不信任案否決の大阪・池田市長 7月末めどに辞職か

 大阪府池田市議会は27日、冨田裕樹市長(44)の不信任決議案を否決した。当初は調査特別委員会(百条委員会)に委員を出した5会派がそろって議案を提出し、可決に必要な賛成を集める見通しだったが、5会派の一つの公明党が、冨田氏の辞任の意向を受けて反対に回ったことで、否決となった。これにより、辞職の時期は冨田氏の判断に委ねられることになった。

 27日の臨時市議会では、辞職を表明した冨田氏への質疑が行われた。辞任時期について「高齢者へのワクチン接種に一定のめどがついてから」としていた冨田氏は「政府は7月末をめどに高齢者のワクチン接種を済ませたいとしている」と答弁。これを公明党は辞職時期に関する「言質を取れた」と判断した。

 その後、議長を務めていた公明党の多田隆一市議が議長を辞任。「辞職に伴う選挙がコロナ禍で行われるのはまずいと判断した」といい、採決では、ほかの公明党や「大阪維新の会池田」の議員とともに反対に回ったことで、可決に必要な賛成の数に届かず、否決が決まった。
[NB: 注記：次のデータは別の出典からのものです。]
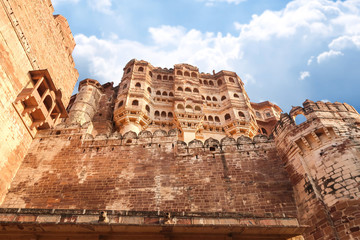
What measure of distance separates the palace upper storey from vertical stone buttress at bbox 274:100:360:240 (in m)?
11.0

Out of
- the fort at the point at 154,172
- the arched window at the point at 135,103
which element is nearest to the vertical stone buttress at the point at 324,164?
the fort at the point at 154,172

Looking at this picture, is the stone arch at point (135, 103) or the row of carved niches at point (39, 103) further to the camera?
the stone arch at point (135, 103)

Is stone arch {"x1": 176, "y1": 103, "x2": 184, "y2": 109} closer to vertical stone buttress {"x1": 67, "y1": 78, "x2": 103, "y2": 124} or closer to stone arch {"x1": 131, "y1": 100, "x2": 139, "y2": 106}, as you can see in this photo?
stone arch {"x1": 131, "y1": 100, "x2": 139, "y2": 106}

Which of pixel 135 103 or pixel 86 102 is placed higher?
pixel 86 102

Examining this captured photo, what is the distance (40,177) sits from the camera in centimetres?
1093

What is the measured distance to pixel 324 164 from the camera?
8750mm

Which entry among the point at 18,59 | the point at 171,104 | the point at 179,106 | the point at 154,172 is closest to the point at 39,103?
the point at 18,59

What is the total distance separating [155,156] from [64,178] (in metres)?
3.82

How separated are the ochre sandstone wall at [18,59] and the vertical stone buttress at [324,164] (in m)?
11.0

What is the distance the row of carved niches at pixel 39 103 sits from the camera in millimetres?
11516

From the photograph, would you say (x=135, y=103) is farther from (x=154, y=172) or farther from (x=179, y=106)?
(x=154, y=172)

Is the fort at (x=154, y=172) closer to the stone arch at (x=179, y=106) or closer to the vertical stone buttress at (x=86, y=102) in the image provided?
the vertical stone buttress at (x=86, y=102)

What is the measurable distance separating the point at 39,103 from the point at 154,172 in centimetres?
618

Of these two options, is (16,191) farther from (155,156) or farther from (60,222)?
(60,222)
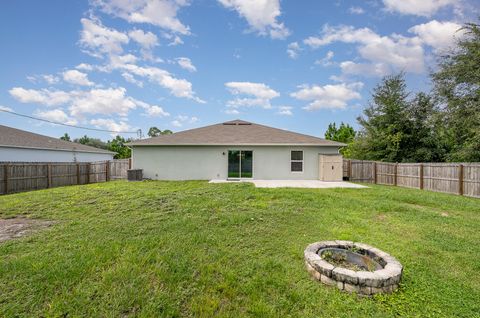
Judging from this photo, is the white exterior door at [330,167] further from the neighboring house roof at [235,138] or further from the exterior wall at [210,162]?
the neighboring house roof at [235,138]

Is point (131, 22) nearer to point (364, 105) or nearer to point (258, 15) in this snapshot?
point (258, 15)

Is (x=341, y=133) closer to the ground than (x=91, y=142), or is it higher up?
higher up

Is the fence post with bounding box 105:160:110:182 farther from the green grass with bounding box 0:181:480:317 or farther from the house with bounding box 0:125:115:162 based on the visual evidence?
the green grass with bounding box 0:181:480:317

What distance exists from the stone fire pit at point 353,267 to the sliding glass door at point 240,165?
9.76 meters

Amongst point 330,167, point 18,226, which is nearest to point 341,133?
point 330,167

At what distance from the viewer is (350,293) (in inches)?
104

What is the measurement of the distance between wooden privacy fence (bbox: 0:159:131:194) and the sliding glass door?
21.8 feet

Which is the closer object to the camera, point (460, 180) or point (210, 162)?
point (460, 180)

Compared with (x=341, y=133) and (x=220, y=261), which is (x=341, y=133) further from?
(x=220, y=261)

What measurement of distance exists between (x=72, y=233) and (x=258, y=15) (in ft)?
36.3

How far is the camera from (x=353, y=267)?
3.05m

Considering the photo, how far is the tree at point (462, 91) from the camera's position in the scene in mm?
12625

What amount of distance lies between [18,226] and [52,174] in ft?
29.1

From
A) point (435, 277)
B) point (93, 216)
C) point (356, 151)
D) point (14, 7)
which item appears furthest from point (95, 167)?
point (356, 151)
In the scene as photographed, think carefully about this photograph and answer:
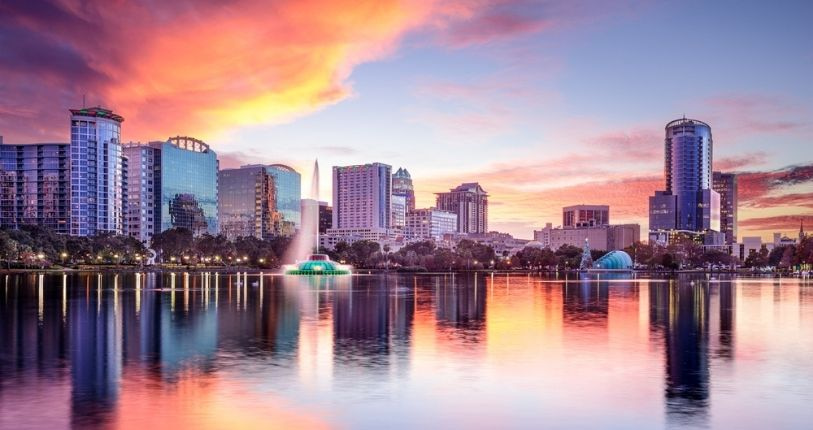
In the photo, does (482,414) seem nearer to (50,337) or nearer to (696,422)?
(696,422)

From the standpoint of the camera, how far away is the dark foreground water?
20.0m

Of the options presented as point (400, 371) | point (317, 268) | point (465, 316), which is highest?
point (400, 371)

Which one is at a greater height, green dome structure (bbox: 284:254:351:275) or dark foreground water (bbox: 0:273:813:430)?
dark foreground water (bbox: 0:273:813:430)

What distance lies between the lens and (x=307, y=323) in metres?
44.7

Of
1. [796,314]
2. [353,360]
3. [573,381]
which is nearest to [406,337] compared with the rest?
[353,360]

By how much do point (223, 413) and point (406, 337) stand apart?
1824cm

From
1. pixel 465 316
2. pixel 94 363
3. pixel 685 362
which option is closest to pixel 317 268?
pixel 465 316

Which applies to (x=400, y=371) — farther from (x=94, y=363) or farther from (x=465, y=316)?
(x=465, y=316)

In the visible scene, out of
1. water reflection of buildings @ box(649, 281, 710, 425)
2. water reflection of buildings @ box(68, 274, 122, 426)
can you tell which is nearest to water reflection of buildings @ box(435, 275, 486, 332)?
water reflection of buildings @ box(649, 281, 710, 425)

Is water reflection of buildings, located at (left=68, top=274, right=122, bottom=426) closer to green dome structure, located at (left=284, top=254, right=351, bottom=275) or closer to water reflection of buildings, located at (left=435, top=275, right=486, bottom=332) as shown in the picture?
water reflection of buildings, located at (left=435, top=275, right=486, bottom=332)

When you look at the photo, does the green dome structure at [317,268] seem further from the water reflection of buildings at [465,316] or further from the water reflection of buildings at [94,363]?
the water reflection of buildings at [94,363]

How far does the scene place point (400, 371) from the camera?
88.3 ft

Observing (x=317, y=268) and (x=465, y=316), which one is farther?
(x=317, y=268)

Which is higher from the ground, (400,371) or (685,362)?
(400,371)
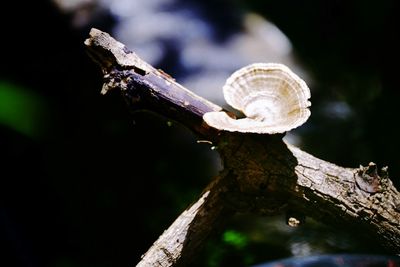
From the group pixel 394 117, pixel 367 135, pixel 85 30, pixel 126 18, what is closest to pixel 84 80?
pixel 85 30

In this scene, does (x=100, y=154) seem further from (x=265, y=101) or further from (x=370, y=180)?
(x=370, y=180)

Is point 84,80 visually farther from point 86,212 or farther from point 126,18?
point 86,212

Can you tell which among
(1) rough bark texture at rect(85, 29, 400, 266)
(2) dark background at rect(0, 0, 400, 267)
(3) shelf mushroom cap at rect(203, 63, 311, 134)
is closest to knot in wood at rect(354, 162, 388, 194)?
(1) rough bark texture at rect(85, 29, 400, 266)

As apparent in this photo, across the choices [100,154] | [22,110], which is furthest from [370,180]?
[22,110]

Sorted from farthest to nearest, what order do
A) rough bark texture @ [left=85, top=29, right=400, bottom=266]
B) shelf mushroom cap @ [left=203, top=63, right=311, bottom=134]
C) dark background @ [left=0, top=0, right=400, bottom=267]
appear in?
dark background @ [left=0, top=0, right=400, bottom=267] < rough bark texture @ [left=85, top=29, right=400, bottom=266] < shelf mushroom cap @ [left=203, top=63, right=311, bottom=134]

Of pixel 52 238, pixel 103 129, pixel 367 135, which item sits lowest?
pixel 52 238

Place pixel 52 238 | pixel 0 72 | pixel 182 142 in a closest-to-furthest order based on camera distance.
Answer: pixel 182 142 → pixel 52 238 → pixel 0 72

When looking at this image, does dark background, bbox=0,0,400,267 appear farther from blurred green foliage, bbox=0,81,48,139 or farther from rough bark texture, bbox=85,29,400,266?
rough bark texture, bbox=85,29,400,266
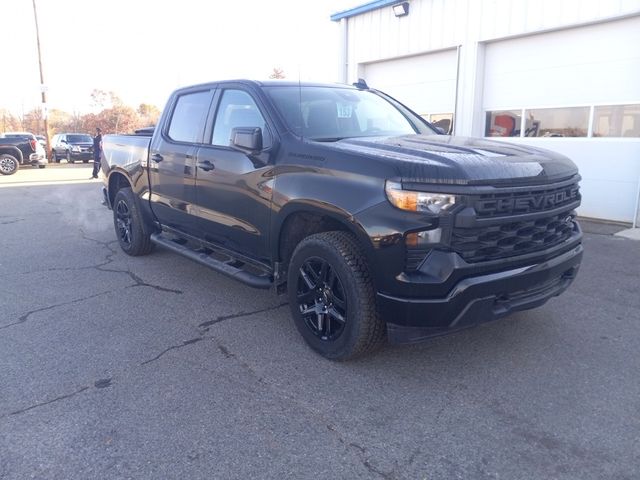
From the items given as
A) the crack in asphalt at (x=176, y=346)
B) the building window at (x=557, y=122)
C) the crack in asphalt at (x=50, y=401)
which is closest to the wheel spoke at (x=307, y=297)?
the crack in asphalt at (x=176, y=346)

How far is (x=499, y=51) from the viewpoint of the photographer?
9867 mm

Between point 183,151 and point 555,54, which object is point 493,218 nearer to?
point 183,151

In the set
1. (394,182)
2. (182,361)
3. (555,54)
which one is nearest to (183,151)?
(182,361)

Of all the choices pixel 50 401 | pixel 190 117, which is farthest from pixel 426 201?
pixel 190 117

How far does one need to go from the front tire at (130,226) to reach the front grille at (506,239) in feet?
14.2

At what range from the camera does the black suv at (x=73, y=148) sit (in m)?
27.0

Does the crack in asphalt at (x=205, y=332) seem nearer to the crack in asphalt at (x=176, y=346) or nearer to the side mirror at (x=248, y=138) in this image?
the crack in asphalt at (x=176, y=346)

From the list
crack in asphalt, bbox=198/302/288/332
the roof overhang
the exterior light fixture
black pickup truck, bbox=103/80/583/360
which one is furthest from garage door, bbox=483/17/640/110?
crack in asphalt, bbox=198/302/288/332

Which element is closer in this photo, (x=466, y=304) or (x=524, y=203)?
(x=466, y=304)

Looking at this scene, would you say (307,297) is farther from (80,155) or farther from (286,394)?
(80,155)

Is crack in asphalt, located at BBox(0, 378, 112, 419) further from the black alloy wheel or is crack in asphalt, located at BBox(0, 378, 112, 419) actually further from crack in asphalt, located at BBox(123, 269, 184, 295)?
crack in asphalt, located at BBox(123, 269, 184, 295)

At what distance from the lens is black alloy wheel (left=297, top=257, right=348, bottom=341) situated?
3529 mm

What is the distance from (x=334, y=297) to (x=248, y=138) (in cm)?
135

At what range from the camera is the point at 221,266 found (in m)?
4.61
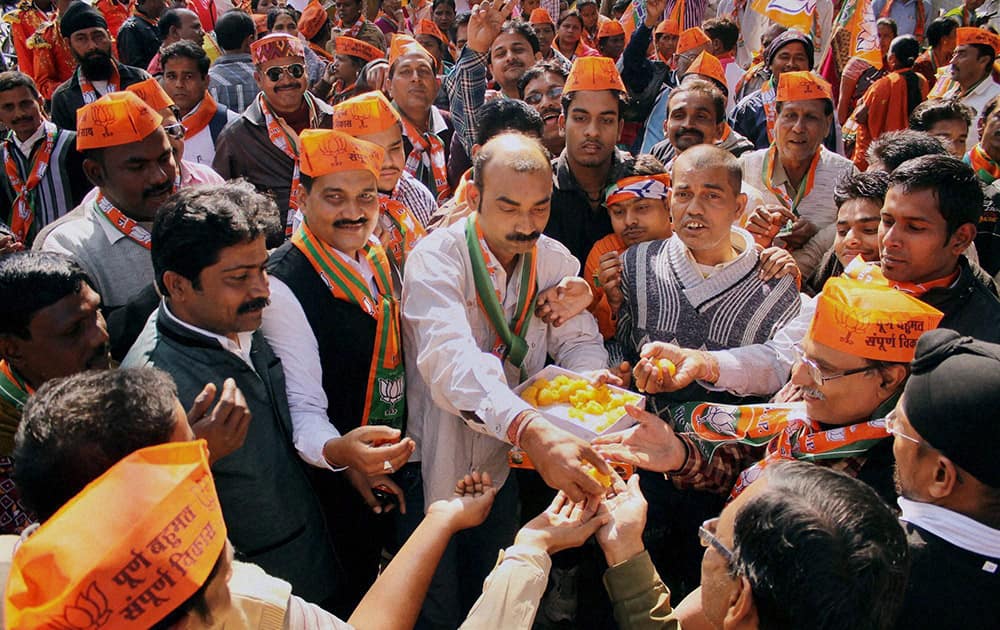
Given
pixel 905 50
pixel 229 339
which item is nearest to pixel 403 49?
pixel 229 339

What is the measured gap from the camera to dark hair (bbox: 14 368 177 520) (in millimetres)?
1571

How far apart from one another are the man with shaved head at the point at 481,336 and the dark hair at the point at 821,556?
43.0 inches

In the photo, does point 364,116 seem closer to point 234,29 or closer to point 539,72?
point 539,72

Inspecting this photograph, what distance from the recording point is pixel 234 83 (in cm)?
655

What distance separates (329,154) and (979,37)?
6817 millimetres

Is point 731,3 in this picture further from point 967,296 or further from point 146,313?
point 146,313

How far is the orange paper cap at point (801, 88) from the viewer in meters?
4.52

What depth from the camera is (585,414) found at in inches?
105

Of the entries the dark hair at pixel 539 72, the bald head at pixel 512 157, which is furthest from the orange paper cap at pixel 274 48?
the bald head at pixel 512 157

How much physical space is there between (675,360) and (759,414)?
371 millimetres

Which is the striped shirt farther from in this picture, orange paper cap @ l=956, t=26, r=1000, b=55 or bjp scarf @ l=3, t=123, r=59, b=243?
orange paper cap @ l=956, t=26, r=1000, b=55

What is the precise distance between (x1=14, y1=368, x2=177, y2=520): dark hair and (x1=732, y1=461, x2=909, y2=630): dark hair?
1346 millimetres

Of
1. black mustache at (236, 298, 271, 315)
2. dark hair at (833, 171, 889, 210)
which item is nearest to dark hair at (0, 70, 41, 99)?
black mustache at (236, 298, 271, 315)

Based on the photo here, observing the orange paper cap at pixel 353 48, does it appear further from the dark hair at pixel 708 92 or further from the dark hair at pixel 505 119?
the dark hair at pixel 708 92
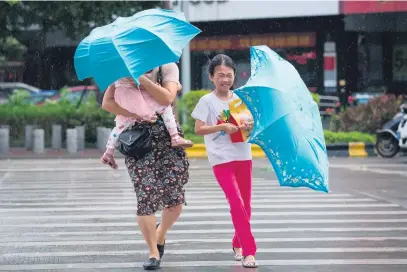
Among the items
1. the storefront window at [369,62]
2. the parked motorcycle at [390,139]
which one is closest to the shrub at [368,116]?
the parked motorcycle at [390,139]

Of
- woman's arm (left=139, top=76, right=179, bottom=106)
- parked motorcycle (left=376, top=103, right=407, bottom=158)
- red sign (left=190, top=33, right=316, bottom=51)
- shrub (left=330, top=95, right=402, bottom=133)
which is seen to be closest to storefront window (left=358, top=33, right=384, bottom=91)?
red sign (left=190, top=33, right=316, bottom=51)

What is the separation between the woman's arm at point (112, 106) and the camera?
24.0 ft

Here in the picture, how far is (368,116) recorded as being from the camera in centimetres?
2525

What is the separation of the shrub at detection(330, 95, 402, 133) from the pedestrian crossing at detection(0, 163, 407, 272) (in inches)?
405

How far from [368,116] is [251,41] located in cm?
1067

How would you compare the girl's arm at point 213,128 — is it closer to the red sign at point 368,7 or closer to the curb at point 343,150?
the curb at point 343,150

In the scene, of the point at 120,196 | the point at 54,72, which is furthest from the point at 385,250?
the point at 54,72

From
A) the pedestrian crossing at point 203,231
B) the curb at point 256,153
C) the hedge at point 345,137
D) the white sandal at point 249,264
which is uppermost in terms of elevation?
the white sandal at point 249,264

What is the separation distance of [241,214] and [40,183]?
9.02 meters

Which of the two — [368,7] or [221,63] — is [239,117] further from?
[368,7]

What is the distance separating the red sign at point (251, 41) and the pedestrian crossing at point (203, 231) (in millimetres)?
20054

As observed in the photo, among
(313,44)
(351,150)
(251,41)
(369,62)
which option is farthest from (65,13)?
(369,62)

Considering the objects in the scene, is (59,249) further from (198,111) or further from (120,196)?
(120,196)

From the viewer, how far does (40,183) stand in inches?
632
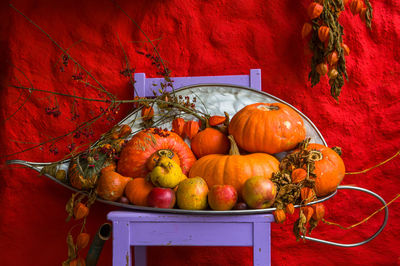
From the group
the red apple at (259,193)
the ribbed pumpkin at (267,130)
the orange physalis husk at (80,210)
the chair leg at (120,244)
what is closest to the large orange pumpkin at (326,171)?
the ribbed pumpkin at (267,130)

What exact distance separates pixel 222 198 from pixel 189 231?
15cm

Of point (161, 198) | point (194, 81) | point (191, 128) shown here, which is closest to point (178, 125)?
point (191, 128)

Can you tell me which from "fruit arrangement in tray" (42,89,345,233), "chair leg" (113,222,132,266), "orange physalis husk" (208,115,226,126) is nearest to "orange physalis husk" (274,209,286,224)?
"fruit arrangement in tray" (42,89,345,233)

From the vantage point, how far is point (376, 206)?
5.04 feet

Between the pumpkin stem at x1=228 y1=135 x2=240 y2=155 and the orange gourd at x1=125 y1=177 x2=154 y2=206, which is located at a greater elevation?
the pumpkin stem at x1=228 y1=135 x2=240 y2=155

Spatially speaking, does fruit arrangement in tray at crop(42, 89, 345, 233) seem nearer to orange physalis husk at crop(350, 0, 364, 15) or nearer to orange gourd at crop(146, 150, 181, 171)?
orange gourd at crop(146, 150, 181, 171)

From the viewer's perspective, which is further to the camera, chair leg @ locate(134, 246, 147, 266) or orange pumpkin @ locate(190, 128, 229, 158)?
chair leg @ locate(134, 246, 147, 266)

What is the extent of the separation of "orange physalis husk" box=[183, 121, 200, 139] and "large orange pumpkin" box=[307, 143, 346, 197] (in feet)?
1.65

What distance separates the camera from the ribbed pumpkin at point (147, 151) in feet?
3.99

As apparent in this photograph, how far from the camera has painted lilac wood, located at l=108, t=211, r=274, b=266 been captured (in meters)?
0.94

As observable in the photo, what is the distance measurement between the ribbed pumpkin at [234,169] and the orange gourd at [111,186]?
26 centimetres

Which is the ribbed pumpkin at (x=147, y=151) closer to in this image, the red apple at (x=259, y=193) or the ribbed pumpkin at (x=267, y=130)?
the ribbed pumpkin at (x=267, y=130)

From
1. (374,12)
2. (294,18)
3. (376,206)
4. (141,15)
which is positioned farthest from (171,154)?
(374,12)

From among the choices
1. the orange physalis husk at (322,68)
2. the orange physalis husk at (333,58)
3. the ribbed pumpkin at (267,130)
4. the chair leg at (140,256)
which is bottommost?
the chair leg at (140,256)
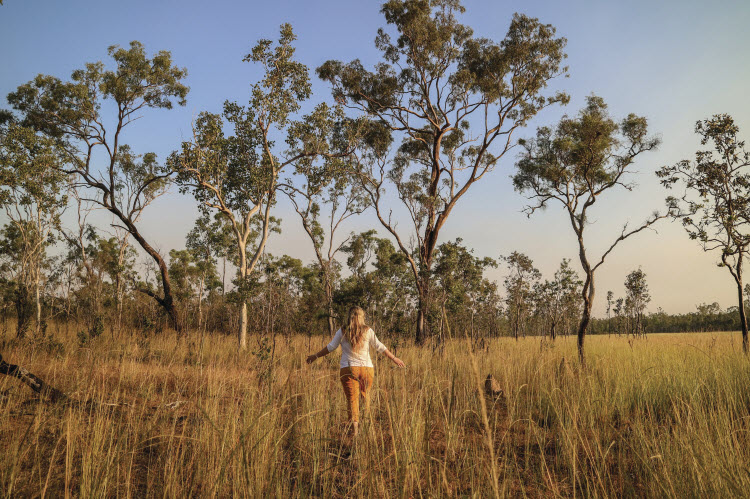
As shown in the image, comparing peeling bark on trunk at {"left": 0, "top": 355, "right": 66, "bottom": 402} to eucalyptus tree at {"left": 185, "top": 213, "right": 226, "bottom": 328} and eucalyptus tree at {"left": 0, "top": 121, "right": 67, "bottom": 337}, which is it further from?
eucalyptus tree at {"left": 185, "top": 213, "right": 226, "bottom": 328}

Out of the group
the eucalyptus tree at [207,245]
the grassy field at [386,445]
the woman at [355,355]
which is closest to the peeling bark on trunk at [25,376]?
the grassy field at [386,445]

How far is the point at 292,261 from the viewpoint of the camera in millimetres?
26875

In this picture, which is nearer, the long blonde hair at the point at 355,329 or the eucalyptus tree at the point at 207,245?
the long blonde hair at the point at 355,329

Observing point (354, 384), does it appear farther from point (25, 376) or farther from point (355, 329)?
point (25, 376)

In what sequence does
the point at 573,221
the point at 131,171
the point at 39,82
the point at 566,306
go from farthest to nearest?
1. the point at 566,306
2. the point at 131,171
3. the point at 39,82
4. the point at 573,221

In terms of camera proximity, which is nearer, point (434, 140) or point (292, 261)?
point (434, 140)

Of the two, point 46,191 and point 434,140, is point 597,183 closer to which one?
point 434,140

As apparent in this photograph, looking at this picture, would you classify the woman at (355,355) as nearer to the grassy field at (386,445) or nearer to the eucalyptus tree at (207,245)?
the grassy field at (386,445)

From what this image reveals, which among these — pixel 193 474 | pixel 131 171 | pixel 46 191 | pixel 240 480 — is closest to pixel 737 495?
pixel 240 480

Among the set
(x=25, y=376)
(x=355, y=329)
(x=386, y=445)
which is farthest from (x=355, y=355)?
(x=25, y=376)

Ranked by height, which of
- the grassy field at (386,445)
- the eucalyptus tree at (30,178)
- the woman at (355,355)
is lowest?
the grassy field at (386,445)

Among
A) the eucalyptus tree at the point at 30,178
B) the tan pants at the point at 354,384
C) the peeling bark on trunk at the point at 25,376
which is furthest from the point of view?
the eucalyptus tree at the point at 30,178

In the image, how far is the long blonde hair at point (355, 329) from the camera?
15.7ft

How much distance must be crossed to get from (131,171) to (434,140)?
16280 millimetres
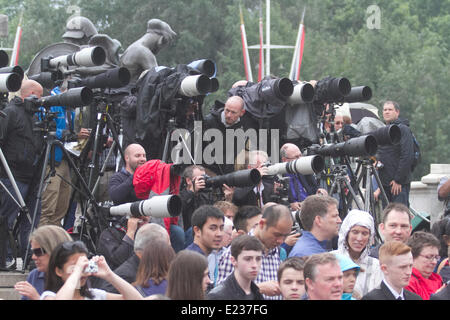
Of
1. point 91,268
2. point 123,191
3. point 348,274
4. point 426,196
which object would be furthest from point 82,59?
point 426,196

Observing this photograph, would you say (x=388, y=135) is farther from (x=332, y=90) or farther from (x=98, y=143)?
(x=98, y=143)

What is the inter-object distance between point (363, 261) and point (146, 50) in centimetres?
462

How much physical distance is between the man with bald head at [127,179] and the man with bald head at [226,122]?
137cm

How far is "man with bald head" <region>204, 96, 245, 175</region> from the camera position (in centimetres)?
1069

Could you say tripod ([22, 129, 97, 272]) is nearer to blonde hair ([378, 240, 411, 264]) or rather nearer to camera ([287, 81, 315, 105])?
camera ([287, 81, 315, 105])

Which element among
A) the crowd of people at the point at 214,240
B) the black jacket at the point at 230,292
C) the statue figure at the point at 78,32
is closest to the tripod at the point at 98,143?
the crowd of people at the point at 214,240

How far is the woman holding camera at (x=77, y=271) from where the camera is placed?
6.01m

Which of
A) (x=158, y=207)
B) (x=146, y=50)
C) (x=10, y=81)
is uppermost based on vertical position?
(x=146, y=50)

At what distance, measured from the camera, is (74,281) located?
232 inches

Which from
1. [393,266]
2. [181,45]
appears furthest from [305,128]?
[181,45]

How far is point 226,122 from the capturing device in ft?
35.4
 26日に開いた会見でコロナ禍での市長選を回避するために、不信任決議案の提出をやめるよう訴える一方で、市議会を解散してダブル選挙も示唆していた冨田氏。「選挙を避けることができ安堵(あんど)している」とし、進退については「必ず辞職する」と述べた。

 不信任決議案に賛成した議員の一人は「辞任時期についても信用できない」と批判。反対に回った多田氏は、冨田氏が8月以降も辞職しなかった場合は「辞職に向けて手を尽くしたい」とした。